═══ Source extract

STA-21 or Seaman to Admiral - 21 is a United States Navy commissioning program, designed to enable active-duty sailors to get a college degree and become commissioned officers.

==History==
Seaman to Admiral was previously one of several different paths for active-duty sailors to become commissioned officers. The diversity of programs lacked uniformity in benefits, selection procedures, educational opportunities, and program requirements, and created a confusing system of program applications, deadlines, and options for fleet applicants which was complex for the Navy to manage and administer. As a result, the Navy combined most of these commissioning paths into one consolidated program preserving the "Seaman to Admiral" name, possibly during the 1994 STA program rebirth.

In 2020 former enlisted SEAL Matthew J. Burns was promoted to rear admiral, making him the first sailor commissioned through the current Seaman to Admiral program to do so.

══════
═══ Records shown

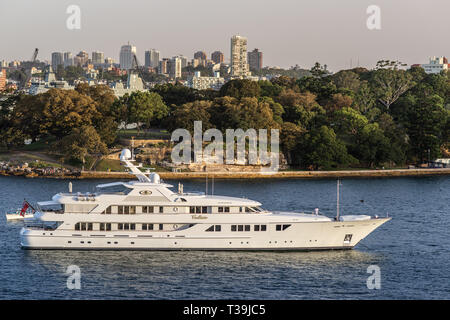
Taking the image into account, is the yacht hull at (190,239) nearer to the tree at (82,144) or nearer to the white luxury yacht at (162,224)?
the white luxury yacht at (162,224)

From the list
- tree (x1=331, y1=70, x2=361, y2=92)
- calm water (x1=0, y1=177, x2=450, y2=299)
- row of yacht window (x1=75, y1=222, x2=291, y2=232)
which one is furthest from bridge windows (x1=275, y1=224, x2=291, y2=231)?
tree (x1=331, y1=70, x2=361, y2=92)

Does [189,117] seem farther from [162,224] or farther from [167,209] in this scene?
[162,224]

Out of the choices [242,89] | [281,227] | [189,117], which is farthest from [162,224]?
[242,89]

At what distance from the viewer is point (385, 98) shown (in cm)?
10819

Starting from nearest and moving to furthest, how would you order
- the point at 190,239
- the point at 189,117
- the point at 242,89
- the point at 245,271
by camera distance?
1. the point at 245,271
2. the point at 190,239
3. the point at 189,117
4. the point at 242,89

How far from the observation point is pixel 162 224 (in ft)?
131

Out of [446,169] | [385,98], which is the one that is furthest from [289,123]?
[385,98]
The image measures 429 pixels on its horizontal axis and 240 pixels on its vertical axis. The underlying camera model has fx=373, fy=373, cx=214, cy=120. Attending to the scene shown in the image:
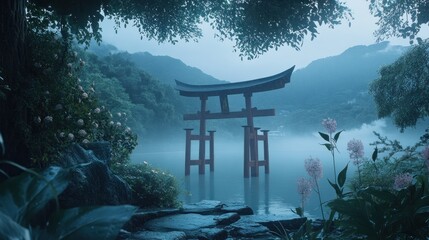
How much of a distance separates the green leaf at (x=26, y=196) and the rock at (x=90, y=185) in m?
3.24

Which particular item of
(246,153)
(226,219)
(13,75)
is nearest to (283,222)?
(226,219)

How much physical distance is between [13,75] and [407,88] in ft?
39.2

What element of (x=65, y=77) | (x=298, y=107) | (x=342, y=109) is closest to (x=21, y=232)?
(x=65, y=77)

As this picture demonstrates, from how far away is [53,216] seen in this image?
757 mm

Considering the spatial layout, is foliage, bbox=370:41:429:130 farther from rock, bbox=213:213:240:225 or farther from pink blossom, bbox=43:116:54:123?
pink blossom, bbox=43:116:54:123

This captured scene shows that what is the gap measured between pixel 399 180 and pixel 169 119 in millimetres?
34688

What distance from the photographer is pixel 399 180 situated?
2396 millimetres

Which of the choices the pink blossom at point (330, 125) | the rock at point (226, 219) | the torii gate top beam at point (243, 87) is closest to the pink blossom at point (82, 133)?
the rock at point (226, 219)

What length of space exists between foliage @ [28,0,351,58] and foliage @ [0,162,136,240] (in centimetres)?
627

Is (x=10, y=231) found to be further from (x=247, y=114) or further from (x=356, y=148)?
(x=247, y=114)

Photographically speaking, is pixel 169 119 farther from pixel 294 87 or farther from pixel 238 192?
pixel 294 87

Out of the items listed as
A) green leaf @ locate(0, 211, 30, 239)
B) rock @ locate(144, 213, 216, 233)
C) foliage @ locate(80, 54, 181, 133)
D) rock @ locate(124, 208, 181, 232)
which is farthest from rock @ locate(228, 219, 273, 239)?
foliage @ locate(80, 54, 181, 133)

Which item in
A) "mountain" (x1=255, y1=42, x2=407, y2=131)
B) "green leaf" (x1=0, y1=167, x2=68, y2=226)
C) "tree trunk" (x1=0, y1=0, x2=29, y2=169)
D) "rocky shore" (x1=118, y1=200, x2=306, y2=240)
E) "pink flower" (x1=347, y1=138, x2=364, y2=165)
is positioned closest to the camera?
"green leaf" (x1=0, y1=167, x2=68, y2=226)

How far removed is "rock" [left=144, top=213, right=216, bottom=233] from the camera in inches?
185
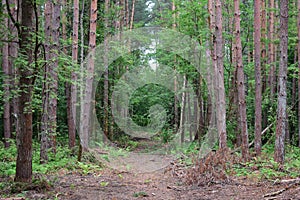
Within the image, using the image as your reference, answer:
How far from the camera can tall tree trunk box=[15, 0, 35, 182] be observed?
5.95 meters

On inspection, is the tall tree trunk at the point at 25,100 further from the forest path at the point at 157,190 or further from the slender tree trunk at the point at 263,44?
the slender tree trunk at the point at 263,44

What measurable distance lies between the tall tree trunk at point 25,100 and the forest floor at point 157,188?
1.75 feet

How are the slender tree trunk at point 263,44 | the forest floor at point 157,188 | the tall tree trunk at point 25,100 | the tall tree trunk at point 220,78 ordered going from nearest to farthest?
the tall tree trunk at point 25,100
the forest floor at point 157,188
the tall tree trunk at point 220,78
the slender tree trunk at point 263,44

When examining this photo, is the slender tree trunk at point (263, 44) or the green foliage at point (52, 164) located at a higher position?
the slender tree trunk at point (263, 44)

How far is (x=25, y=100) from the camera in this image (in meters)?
5.97

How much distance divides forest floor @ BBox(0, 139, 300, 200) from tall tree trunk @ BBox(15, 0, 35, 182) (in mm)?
533

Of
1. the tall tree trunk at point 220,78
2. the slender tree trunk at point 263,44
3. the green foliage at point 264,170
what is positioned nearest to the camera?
the green foliage at point 264,170

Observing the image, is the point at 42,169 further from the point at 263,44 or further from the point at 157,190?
the point at 263,44

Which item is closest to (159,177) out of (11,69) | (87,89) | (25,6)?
(87,89)

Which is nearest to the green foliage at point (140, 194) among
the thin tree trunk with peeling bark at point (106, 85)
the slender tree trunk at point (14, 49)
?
the slender tree trunk at point (14, 49)

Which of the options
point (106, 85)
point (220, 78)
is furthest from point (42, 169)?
point (106, 85)

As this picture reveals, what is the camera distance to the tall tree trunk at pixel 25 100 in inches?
234

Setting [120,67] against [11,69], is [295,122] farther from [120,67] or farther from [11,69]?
[11,69]

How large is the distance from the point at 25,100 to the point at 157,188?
12.9ft
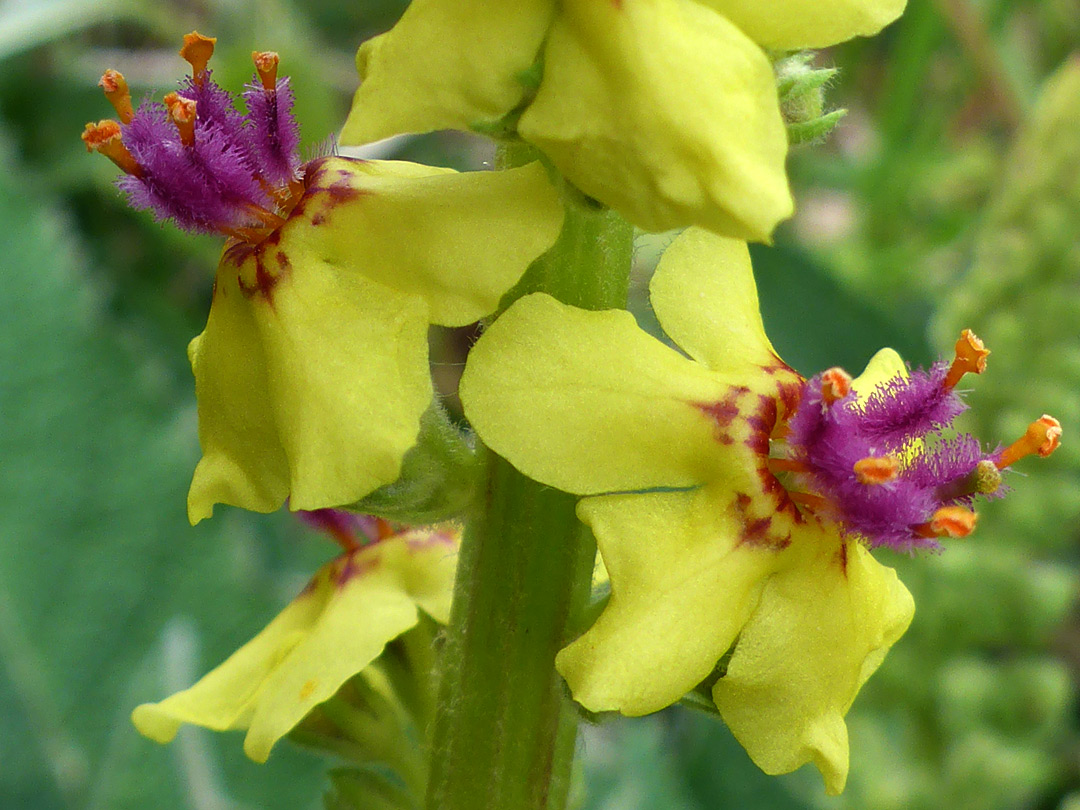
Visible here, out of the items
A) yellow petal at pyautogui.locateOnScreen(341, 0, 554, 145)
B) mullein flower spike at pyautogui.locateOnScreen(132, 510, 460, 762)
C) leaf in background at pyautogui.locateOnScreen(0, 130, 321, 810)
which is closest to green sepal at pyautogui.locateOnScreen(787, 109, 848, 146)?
yellow petal at pyautogui.locateOnScreen(341, 0, 554, 145)

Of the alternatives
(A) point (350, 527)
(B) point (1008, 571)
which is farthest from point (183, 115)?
(B) point (1008, 571)

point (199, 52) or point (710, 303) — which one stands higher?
point (199, 52)

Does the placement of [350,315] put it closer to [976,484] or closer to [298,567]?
[976,484]

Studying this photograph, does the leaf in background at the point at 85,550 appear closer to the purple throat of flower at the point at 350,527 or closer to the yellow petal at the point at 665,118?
the purple throat of flower at the point at 350,527

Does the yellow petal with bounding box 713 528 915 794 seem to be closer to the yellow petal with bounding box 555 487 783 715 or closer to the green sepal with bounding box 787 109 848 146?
the yellow petal with bounding box 555 487 783 715

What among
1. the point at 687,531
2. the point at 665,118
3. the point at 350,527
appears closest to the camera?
the point at 665,118

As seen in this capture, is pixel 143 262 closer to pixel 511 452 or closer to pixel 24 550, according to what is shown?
pixel 24 550

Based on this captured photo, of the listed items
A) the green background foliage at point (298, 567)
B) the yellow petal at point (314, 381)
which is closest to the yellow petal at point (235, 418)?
the yellow petal at point (314, 381)
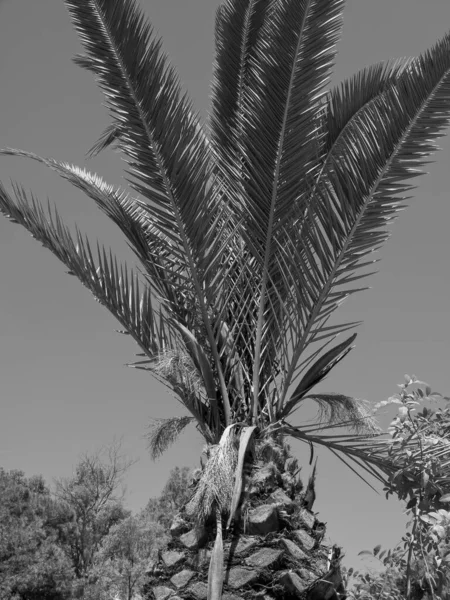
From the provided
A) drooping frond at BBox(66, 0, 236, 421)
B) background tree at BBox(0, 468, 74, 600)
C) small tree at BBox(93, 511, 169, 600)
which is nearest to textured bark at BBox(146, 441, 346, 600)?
drooping frond at BBox(66, 0, 236, 421)

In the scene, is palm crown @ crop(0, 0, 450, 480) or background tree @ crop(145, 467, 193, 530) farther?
background tree @ crop(145, 467, 193, 530)

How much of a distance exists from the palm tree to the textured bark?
0.04 ft

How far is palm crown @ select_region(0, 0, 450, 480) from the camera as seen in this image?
15.7ft

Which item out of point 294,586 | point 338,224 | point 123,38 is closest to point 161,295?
point 338,224

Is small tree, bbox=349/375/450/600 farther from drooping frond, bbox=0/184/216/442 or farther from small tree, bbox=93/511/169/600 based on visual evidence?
small tree, bbox=93/511/169/600

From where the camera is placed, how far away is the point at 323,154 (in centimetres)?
568

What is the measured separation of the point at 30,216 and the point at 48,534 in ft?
66.0

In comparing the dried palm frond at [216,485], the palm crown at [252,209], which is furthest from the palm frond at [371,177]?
the dried palm frond at [216,485]

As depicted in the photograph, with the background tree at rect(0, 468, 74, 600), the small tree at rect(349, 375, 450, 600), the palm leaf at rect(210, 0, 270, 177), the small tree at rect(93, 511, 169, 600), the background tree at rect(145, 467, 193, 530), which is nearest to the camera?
the small tree at rect(349, 375, 450, 600)

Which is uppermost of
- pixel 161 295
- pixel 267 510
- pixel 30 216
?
pixel 30 216

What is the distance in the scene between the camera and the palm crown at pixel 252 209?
4777 mm

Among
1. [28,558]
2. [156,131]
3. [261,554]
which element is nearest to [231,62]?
[156,131]

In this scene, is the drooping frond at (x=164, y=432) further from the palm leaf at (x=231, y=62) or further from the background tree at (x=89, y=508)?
the background tree at (x=89, y=508)

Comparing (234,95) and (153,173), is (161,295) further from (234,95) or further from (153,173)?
(234,95)
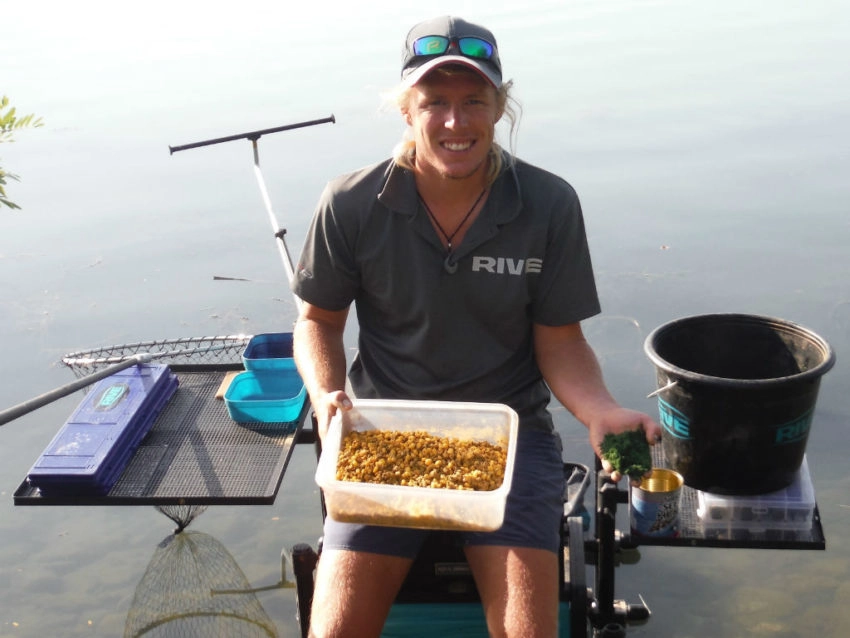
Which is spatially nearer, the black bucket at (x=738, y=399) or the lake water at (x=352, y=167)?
the black bucket at (x=738, y=399)

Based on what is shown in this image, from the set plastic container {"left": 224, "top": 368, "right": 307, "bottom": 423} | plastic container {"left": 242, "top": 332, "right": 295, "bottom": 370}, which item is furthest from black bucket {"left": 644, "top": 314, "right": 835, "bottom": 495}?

══════

▶ _What needs to be done_:
According to the STA-21 text, why did the Navy merge most of its enlisted-to-officer commissioning paths into one program? Answer from the STA-21 text alone, not the items.

▶ _Task solution_:
The separate programs were not uniform in benefits, selection procedures, educational opportunities, or requirements. They also gave fleet applicants a confusing set of applications, deadlines, and options, and the Navy found the system complex to manage and administer.